Manifest Destiny, as a term for westward expansion, was not used until the 1840s. Its predecessor was the Doctrine of Discovery, a legal tradition by which Europeans and Americans laid legal claim to the land of the indigenous people that they discovered. In the United States, the British colonists who had recently become Americans were competing with the English, French, and Spanish for control of lands west of the Mississippi. Who would be the discoverers of the Indians and their lands, the United States or the European countries? We know the answer, of course, but in this book, Miller explains for the first time exactly how the United States achieved victory, not only on the ground, but also in the developing legal thought of the day.
The American effort began with Thomas Jefferson's authorization of the Lewis & Clark Expedition, which set out in 1803 to lay claim to the West.
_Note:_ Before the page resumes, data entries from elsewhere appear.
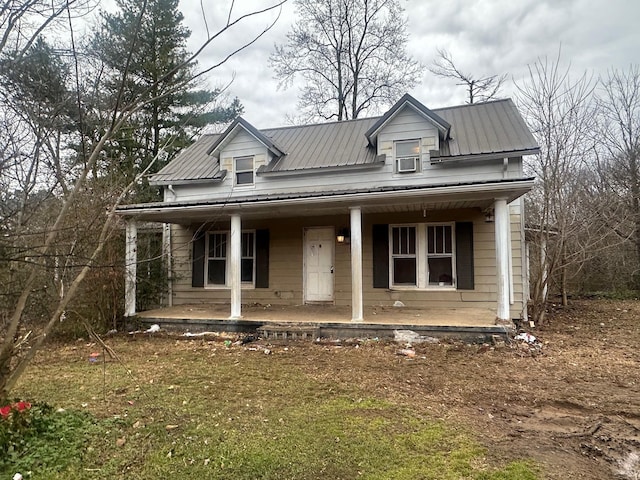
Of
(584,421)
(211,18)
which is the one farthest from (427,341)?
(211,18)

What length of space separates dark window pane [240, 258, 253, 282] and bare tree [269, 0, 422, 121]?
10.9 m

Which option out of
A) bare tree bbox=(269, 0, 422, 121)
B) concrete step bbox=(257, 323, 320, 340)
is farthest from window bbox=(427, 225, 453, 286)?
bare tree bbox=(269, 0, 422, 121)

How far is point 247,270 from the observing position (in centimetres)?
1049

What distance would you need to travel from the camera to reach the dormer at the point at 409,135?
9047 millimetres

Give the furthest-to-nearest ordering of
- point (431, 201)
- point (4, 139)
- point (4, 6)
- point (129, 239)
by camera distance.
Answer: point (129, 239) → point (431, 201) → point (4, 139) → point (4, 6)

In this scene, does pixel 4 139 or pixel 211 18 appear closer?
pixel 211 18

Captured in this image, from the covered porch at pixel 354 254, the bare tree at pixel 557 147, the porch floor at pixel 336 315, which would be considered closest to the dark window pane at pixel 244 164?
the covered porch at pixel 354 254

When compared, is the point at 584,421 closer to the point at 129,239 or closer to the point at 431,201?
the point at 431,201

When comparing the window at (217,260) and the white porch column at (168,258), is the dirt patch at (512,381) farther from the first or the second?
the window at (217,260)

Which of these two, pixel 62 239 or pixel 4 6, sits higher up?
pixel 4 6

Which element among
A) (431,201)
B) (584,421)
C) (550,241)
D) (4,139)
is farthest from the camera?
(550,241)

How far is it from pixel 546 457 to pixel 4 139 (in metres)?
4.41

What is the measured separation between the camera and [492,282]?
8594mm

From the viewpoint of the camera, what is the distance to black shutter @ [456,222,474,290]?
8.70 metres
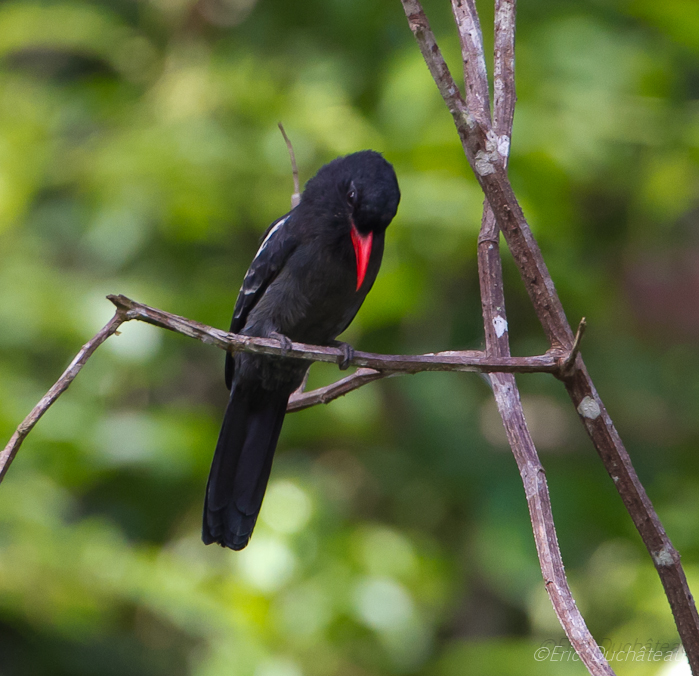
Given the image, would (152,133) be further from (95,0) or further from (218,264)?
(95,0)

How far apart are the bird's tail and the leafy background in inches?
29.2

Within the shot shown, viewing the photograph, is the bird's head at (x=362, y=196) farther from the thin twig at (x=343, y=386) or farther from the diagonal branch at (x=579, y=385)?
the diagonal branch at (x=579, y=385)

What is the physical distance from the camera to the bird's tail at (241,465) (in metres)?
3.12

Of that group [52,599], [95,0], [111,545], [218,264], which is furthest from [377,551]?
[95,0]

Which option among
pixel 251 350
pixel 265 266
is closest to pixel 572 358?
pixel 251 350

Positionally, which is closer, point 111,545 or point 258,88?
point 111,545

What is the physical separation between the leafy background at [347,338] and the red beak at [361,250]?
3.80ft

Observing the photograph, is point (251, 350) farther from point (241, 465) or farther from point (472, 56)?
point (241, 465)

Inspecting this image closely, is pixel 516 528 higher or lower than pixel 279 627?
higher

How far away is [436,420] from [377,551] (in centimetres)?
97

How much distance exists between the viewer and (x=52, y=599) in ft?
13.0

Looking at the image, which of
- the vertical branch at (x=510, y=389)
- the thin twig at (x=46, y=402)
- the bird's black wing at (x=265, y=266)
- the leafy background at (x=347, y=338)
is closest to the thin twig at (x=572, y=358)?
the vertical branch at (x=510, y=389)

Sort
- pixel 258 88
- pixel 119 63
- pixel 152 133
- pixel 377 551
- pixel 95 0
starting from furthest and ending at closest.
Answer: pixel 95 0 → pixel 119 63 → pixel 258 88 → pixel 152 133 → pixel 377 551

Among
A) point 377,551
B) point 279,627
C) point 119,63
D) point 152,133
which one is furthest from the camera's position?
point 119,63
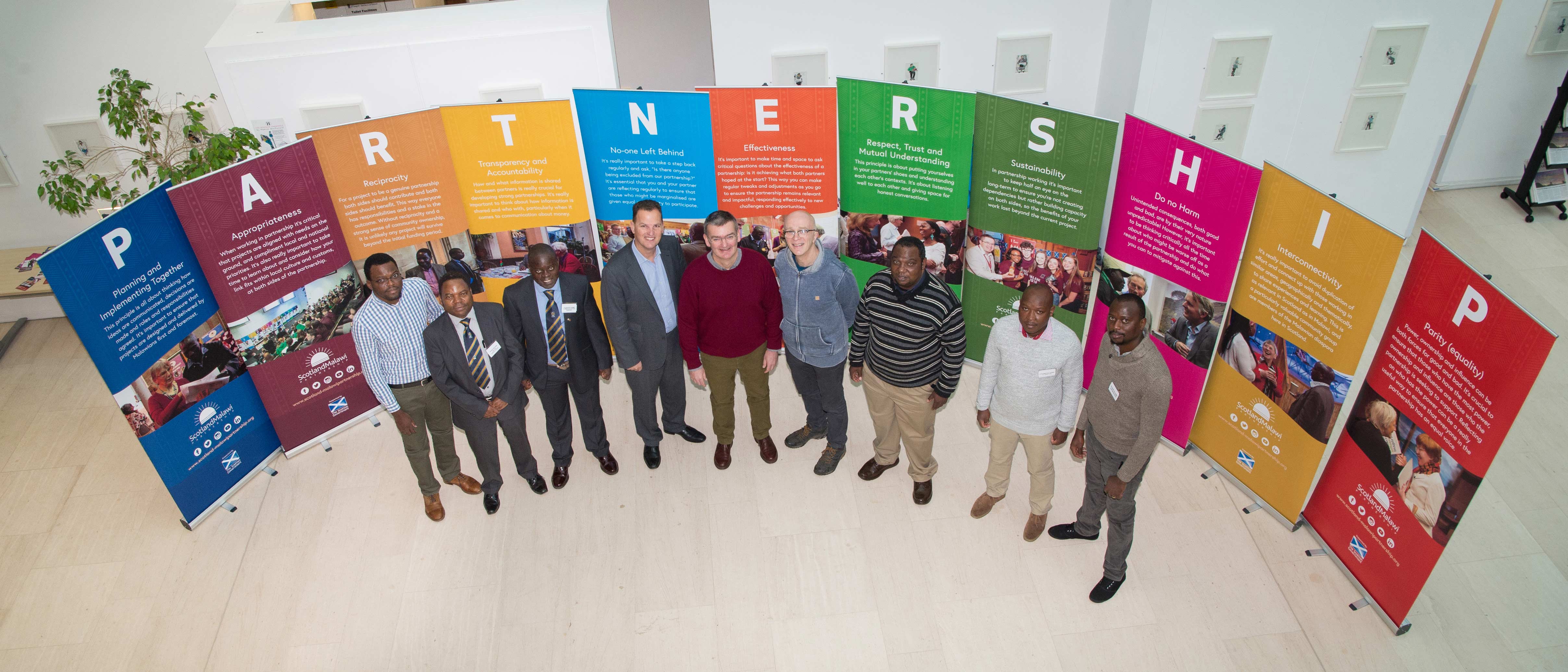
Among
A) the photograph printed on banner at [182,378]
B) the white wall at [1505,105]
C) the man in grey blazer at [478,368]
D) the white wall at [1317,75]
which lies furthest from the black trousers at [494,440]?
the white wall at [1505,105]

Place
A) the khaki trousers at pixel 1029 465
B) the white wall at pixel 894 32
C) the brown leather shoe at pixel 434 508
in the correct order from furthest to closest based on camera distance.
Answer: the white wall at pixel 894 32
the brown leather shoe at pixel 434 508
the khaki trousers at pixel 1029 465

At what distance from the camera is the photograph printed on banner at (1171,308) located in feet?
14.6

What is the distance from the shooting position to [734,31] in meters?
5.79

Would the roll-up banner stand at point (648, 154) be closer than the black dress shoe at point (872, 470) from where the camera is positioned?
No

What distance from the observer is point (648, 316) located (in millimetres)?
4590

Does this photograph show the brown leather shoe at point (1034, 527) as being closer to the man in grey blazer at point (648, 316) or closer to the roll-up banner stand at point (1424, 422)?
the roll-up banner stand at point (1424, 422)

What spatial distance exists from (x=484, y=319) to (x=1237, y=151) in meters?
5.34

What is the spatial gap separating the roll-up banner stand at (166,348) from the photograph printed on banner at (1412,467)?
6213mm

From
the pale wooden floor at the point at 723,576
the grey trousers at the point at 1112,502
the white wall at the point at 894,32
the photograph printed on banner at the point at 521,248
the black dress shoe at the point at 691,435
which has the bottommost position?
the pale wooden floor at the point at 723,576

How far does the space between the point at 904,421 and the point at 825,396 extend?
53 centimetres

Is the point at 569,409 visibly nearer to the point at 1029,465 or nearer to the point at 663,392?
the point at 663,392

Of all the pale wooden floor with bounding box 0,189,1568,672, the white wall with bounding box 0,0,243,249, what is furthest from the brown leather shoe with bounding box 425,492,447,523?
the white wall with bounding box 0,0,243,249

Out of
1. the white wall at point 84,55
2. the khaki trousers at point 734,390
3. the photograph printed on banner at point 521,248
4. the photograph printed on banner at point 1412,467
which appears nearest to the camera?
the photograph printed on banner at point 1412,467

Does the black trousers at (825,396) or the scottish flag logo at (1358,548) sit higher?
the black trousers at (825,396)
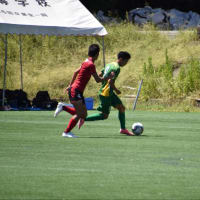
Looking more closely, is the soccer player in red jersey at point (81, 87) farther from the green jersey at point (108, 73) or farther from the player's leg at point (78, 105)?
the green jersey at point (108, 73)

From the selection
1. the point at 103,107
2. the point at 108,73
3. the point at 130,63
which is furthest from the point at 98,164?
the point at 130,63

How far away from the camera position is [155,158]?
32.1 feet

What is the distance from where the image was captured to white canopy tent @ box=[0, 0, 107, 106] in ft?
69.9

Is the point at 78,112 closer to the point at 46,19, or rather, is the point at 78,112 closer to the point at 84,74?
the point at 84,74

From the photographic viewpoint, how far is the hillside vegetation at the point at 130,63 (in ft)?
83.0

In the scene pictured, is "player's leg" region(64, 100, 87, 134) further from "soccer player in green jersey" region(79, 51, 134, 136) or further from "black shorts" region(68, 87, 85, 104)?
"soccer player in green jersey" region(79, 51, 134, 136)

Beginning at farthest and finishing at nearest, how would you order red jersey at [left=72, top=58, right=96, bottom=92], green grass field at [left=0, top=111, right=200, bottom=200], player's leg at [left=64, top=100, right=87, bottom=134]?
red jersey at [left=72, top=58, right=96, bottom=92] → player's leg at [left=64, top=100, right=87, bottom=134] → green grass field at [left=0, top=111, right=200, bottom=200]

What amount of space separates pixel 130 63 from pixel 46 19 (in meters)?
9.15

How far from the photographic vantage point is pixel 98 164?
9039 millimetres

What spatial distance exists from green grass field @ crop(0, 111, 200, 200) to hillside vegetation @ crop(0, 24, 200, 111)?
965cm

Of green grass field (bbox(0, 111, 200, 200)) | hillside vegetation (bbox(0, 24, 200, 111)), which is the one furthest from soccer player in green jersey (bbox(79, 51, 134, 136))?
hillside vegetation (bbox(0, 24, 200, 111))

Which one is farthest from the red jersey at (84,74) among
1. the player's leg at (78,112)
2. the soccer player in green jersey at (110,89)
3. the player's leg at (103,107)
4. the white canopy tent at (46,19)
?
the white canopy tent at (46,19)

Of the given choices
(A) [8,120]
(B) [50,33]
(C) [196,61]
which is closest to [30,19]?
(B) [50,33]

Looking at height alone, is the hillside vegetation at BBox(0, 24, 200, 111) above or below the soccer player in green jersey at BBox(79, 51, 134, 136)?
below
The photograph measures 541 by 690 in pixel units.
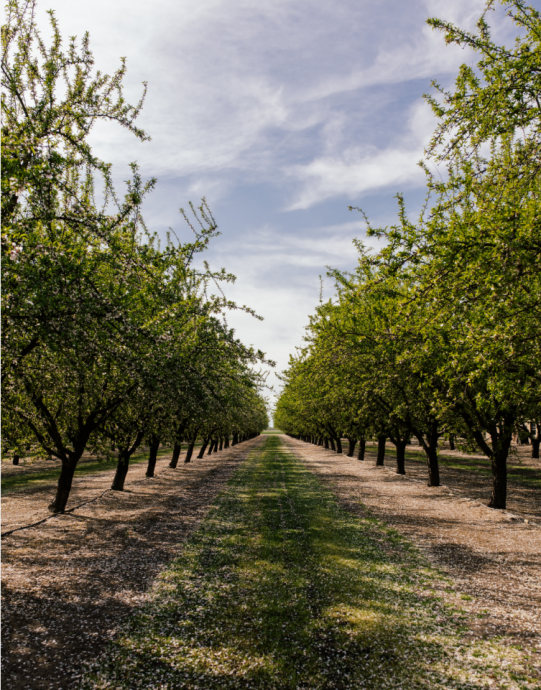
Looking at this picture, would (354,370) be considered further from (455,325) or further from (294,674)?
(294,674)

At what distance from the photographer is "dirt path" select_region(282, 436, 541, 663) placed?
7.64 m

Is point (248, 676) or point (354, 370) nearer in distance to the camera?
point (248, 676)

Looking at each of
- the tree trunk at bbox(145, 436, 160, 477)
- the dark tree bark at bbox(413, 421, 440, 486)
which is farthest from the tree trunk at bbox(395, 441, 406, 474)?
the tree trunk at bbox(145, 436, 160, 477)

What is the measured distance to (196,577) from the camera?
9531mm

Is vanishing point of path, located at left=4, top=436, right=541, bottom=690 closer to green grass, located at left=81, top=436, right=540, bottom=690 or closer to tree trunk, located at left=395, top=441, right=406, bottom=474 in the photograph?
green grass, located at left=81, top=436, right=540, bottom=690

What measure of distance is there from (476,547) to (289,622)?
8164 millimetres

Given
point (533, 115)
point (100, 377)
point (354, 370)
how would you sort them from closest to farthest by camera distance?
point (533, 115)
point (100, 377)
point (354, 370)

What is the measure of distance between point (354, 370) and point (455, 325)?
311 inches

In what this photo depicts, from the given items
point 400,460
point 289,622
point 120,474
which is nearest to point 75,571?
point 289,622

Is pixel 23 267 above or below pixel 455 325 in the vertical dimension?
below

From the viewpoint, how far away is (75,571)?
33.5 feet

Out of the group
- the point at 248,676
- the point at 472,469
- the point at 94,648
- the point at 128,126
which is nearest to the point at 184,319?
the point at 128,126

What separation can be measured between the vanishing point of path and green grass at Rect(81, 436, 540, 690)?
2cm

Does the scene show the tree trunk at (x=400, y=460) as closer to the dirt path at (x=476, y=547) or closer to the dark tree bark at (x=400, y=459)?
the dark tree bark at (x=400, y=459)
Lewis and Clark had several charges, among them the discovery of a Northwest Passage—a land route across the continent—in order to establish an American fur trade with China. In addition, the Corps of Northwestern Discovery, as the expedition was called, cataloged new plant and animal life, and performed detailed ethnographic research on the Indians they encountered. This fascinating book lays out how that ethnographic research became the legal basis for Indian removal practices implemented decades later, explaining how the Doctrine of Discovery became part of American law, as it still is today.
Native America, Discovered and Conquered takes a fresh look at American history through the lens of the Doctrine of Discovery—the legal basis that Europeans and Americans used to lay claim to the land of the indigenous peoples they “discovered.” Robert J. Miller illustrates how the American colonies used the Doctrine of Discovery against the Indian nations from 1606 forward. Thomas Jefferson used the doctrine to exert American authority in the Louisiana Territory, to win the Pacific Northwest from European rivals, and to “conquer” the Indian nations. In the broader sense, these efforts began with the Founding Fathers and with Thomas Jefferson’s Corps of Discovery, and eventually the Doctrine of Discovery became part of American law, as it still is today.
Miller shows how Manifest Destiny grew directly out of the legal elements and policies of the Doctrine of Discovery and how Native peoples, whose rights stood in the way of this destiny, were “discovered” and then “conquered.” Miller’s analysis of the principles of discovery brings a new perspective and valuable insights to the study of Jefferson, Lewis and Clark, the Louisiana Purchase, the Pacific Northwest, American expansionism, and U.S. Indian policy. This Bison Books edition includes a new afterword by the author.